Perbedaan passure Luwu dan Bugis adalah di Luwu Passure’ itu adalah perempuan. Sedangkan di Bugis, passure’ itu laki-laki tapi kita lihat, secara mistis mereka akan berubah menjadi keperempuanan. Semakin tinggi tingkatan passure’nya maka laki-laki itu akan bertingkah menjadi seperti perempuan, bukan hal yang disengaja apalagi kalau tingkatannya menjadi bissuE maka laki-laki itu akan mengebiri dirinya sendiri. Mereka biasa disebut Calabai.
Perbedaan lainnya adalah kalau di Luwu hanya boleh ada satu Passure’. “Saya bisa mengajar massure’ ketika anre gurukku mangkat, atau ketika saya lebih duluan meninggal maka Anre gurukku bisa mengajar orang lain,” jelas Andi Nila.
“Massure’ itu berbeda dengan pelantunan biasa yang kita dengarkan yang disebut massaleang. Massure’ itu membaca sure’ La Galigo secara datar namun sangat dalam dan dilalui dengan ritual sedangkan massaleang itu melantunkan sure’ La Galigo seperti oramg bernyanyi dengan membaca sure’ Galigo yang bahasanya telah diubah namun memiliki arti yang sama dan tidak harus melalui prosesi ritual sebelum massure’.
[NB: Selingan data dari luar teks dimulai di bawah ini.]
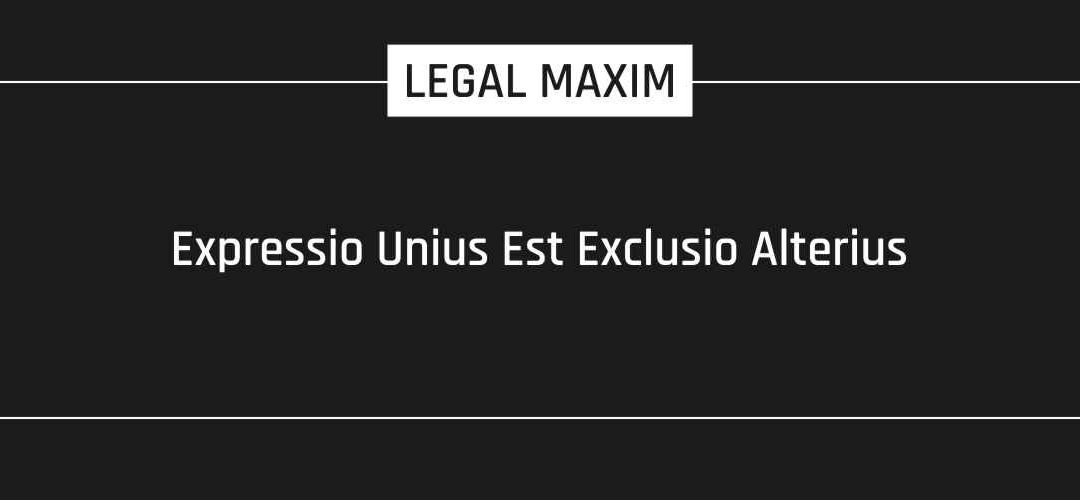 Expressio Unius Est Exclusio Alterius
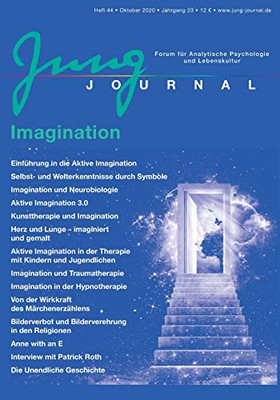 Jung Journal Heft 44: Imagination: Forum für Analytische Psychologie und Lebenskultur (German Edition)
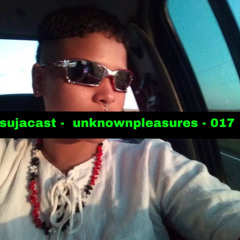 sujacast - unknown pleasures - 17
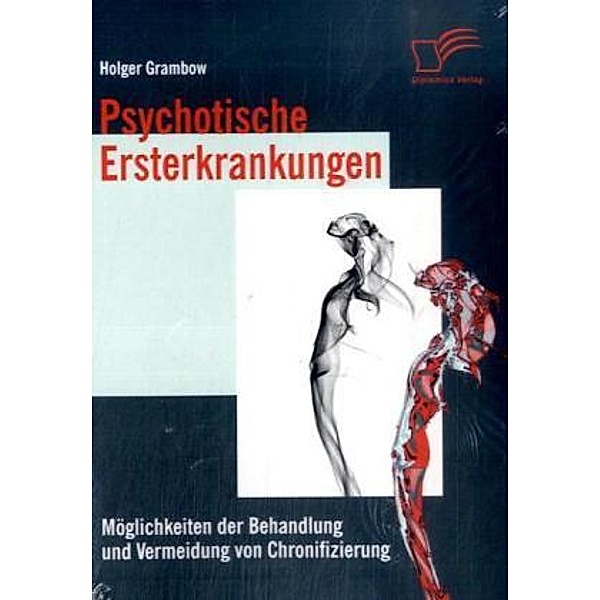 Psychotische Ersterkrankungen, Holger Grambow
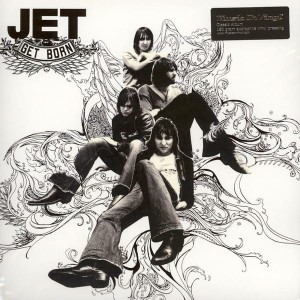 JET - GET BORN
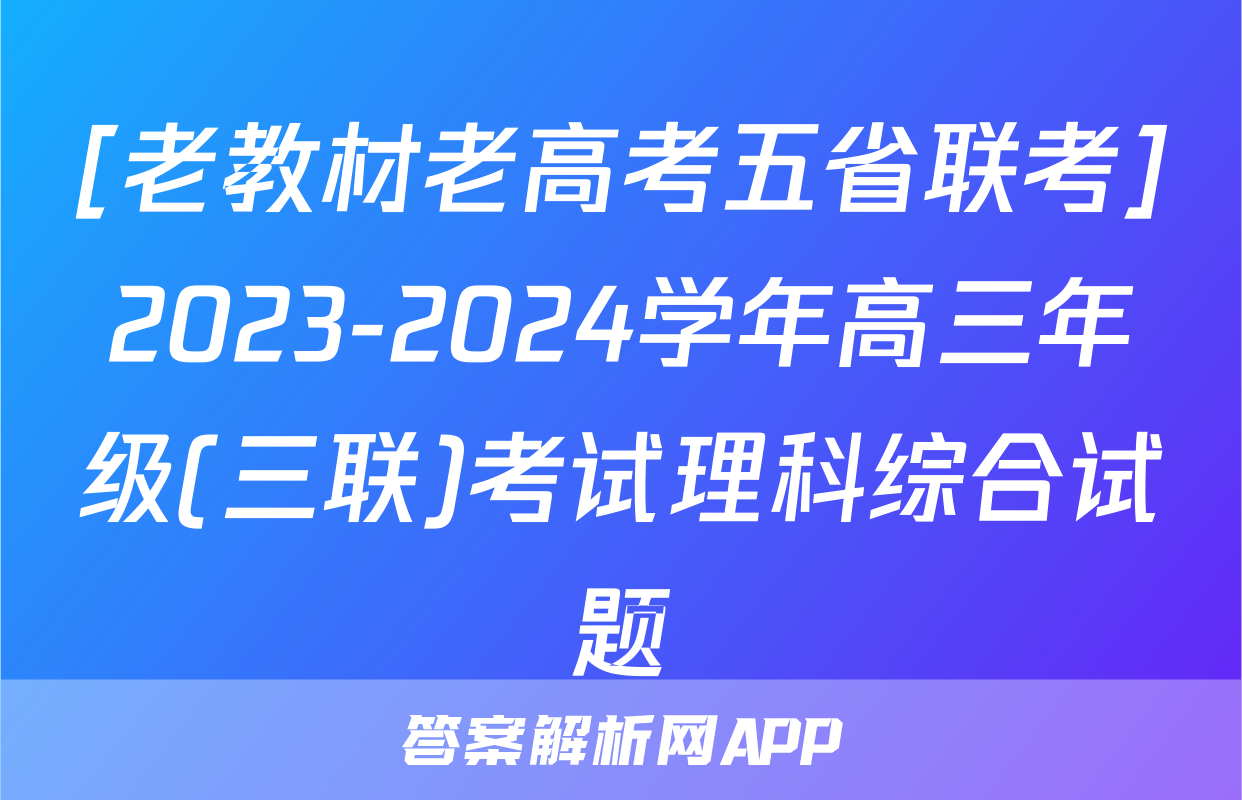 [老教材老高考五省联考]2023-2024学年高三年级(三联)考试理科综合试题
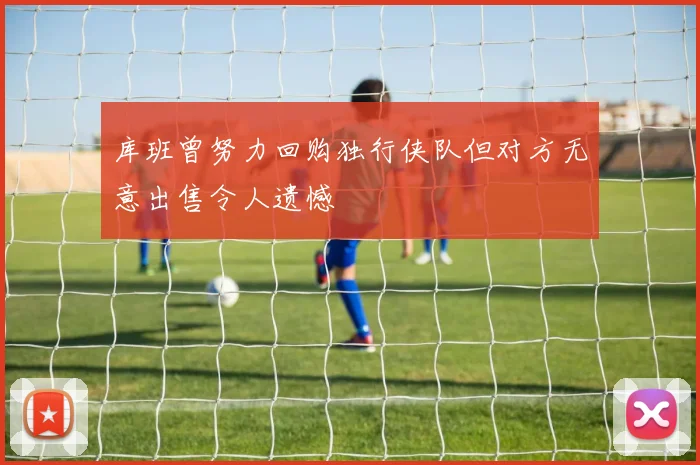 库班曾努力回购独行侠队但对方无意出售令人遗憾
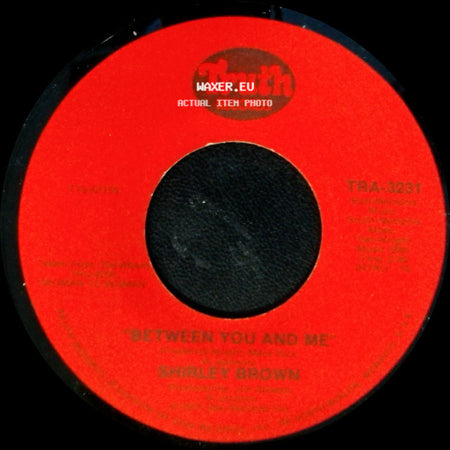 Shirley Brown - Between You And Me / It's Worth A Whippin' side A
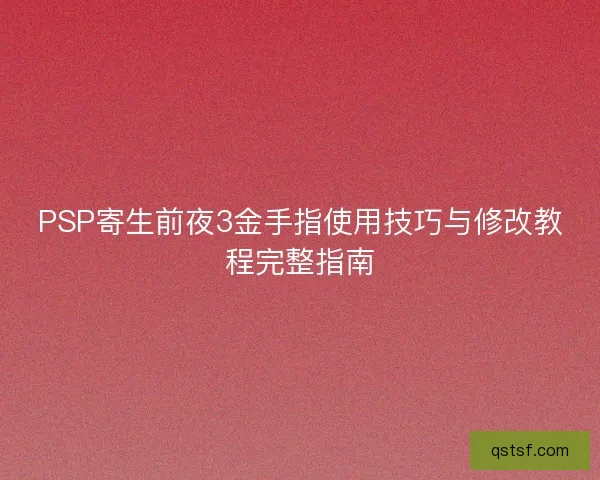 PSP寄生前夜3金手指使用技巧与修改教程完整指南 PSP寄生前夜3金手指使用技巧与修改教程完整指南
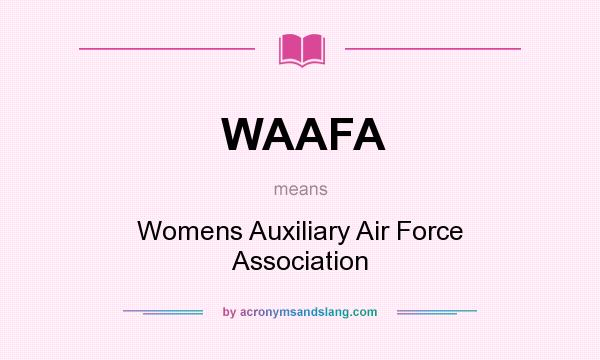 What does WAAFA mean? It stands for Womens Auxiliary Air Force Association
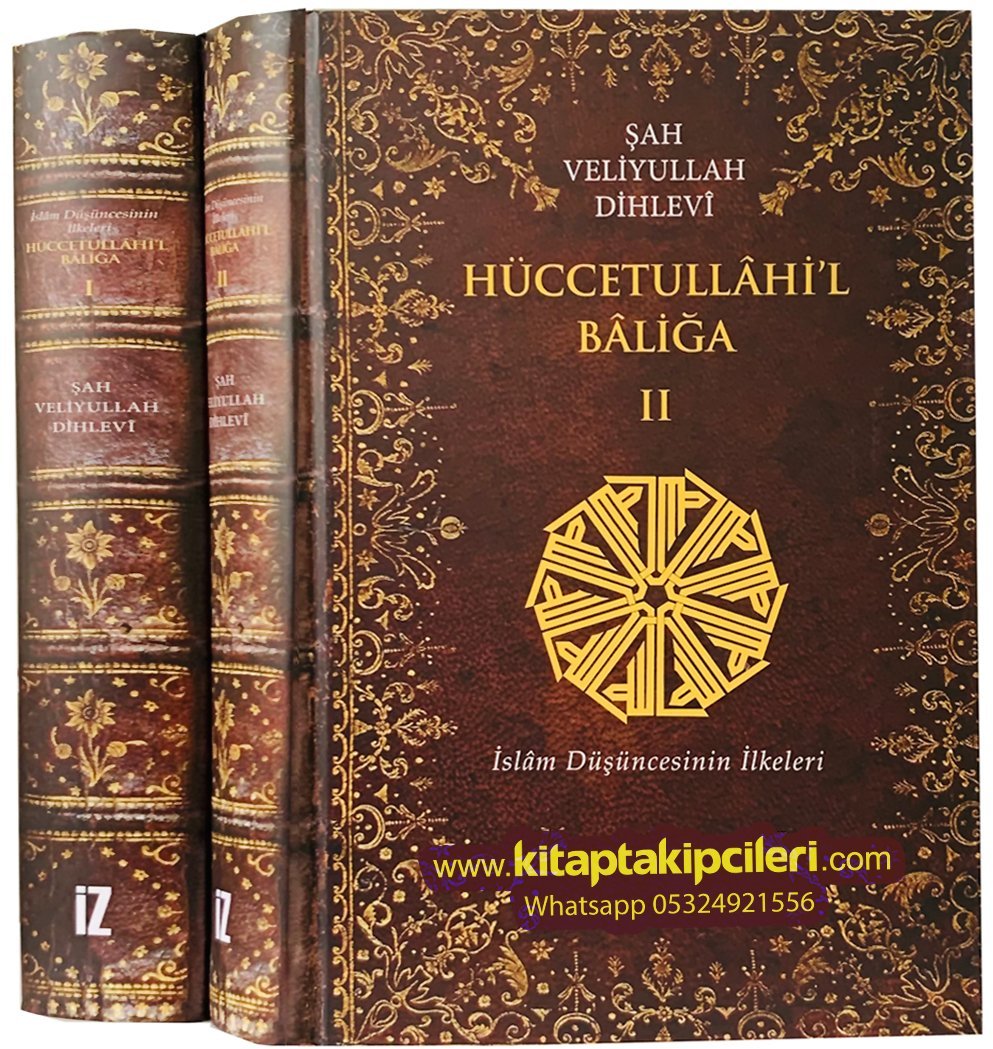 Hüccetullahil Baliga, Şah Veliyullah Dihlevi, İslam Düşüncesinin İlkeleri, Hadis, İlmihal, İbadetler 2 Cilt 1196 Sayfa
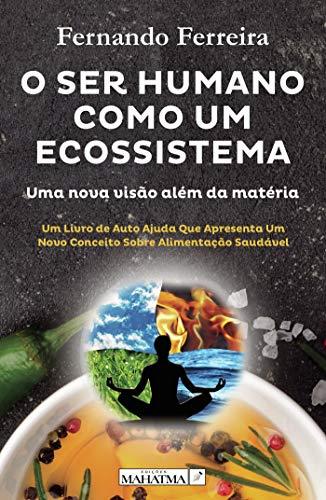 O SER HUMANO COMO UM ECOSSISTEMA | 9789898865885 | FERREIRA, FERNANDO
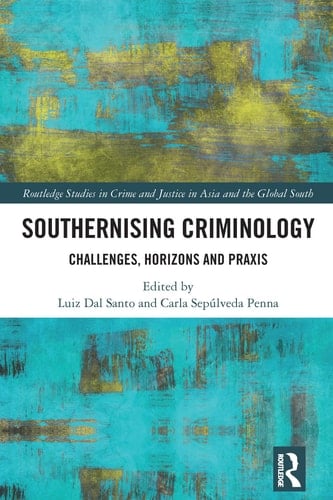 Southernising Criminology Challenges, Horizons and Praxis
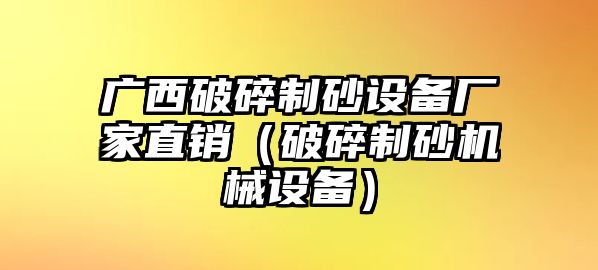 廣西破碎制砂設備廠家直銷（破碎制砂機械設備）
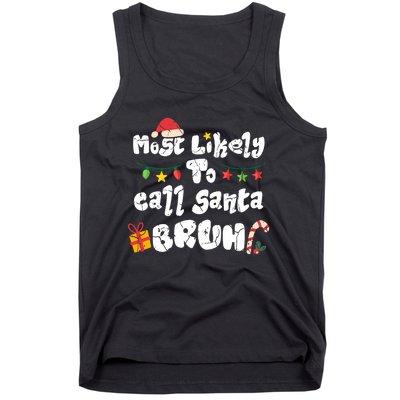 Most Likely To Call Santa Bruh Family Christmas Funny Tank Top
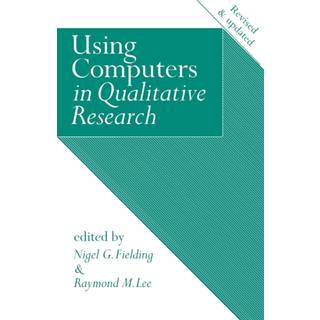 Using Computers in Qualitative Research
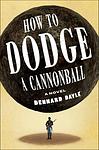 Cover of 'How To Dodge A Cannonball' by Dennard Dayle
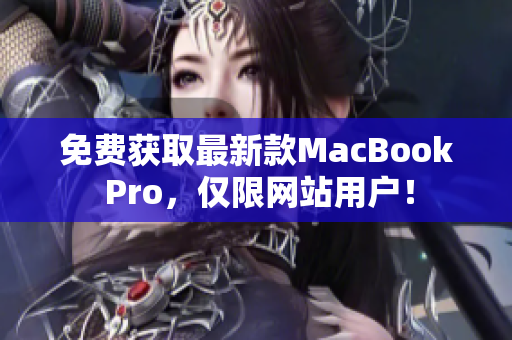免费获取最新款MacBook Pro，仅限网站用户！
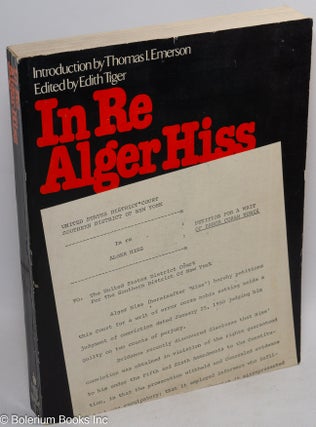 Cat.No: 12239 In Re Alger Hiss: petition for a Writ of Error Coram Nobis. Edith Tiger,...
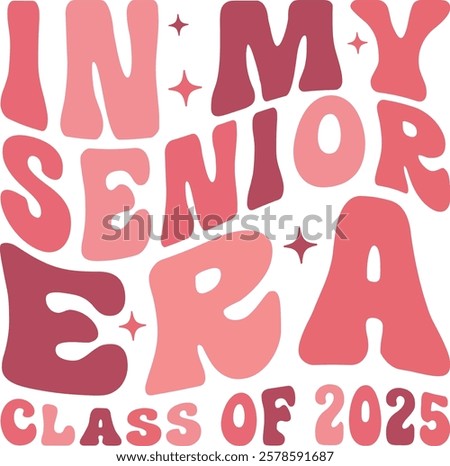 In My Senior Era Class Of 2025, Senior Class T-shirt, Graduate Shirt, Graduate Saying, High School Shirt, University T-shirt, Class of 2025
Untuk massure’ ini biasa diiringi suling atau alat musik tradisional Sulawesi selatan keso’-keso’ yang alatnya mirip biola. Alat musik inilah yang memberikan ritme pada pembacaan sure’.
Kitab I La Galigo (sure’) dikenal secara dunia paska diakui UNESCO sebagai Memory of the World. Untuk melestarikannya, kitab I La Galigo ini diperkenalkan dalam bentuk pertunjukan teater I La Galigo oleh Robert Wilson, sutradara asal Amerika Serikat secara internasional pada tahun 2004.
Kitab I La Galigo tertulis dalam bahasa Luwu kuno ini bercerita tentang awal mula kerajaan Bumi dan seluruh peristiwa kehidupan, mulai dari pernikahan, bercocok tanam hingga perjalan cinta Sawerigading sang tokoh utama. Selain itu kitab ini memberikan gambaran tentang kebudayaan Luwu dan Bugis sebelum abad ke-14.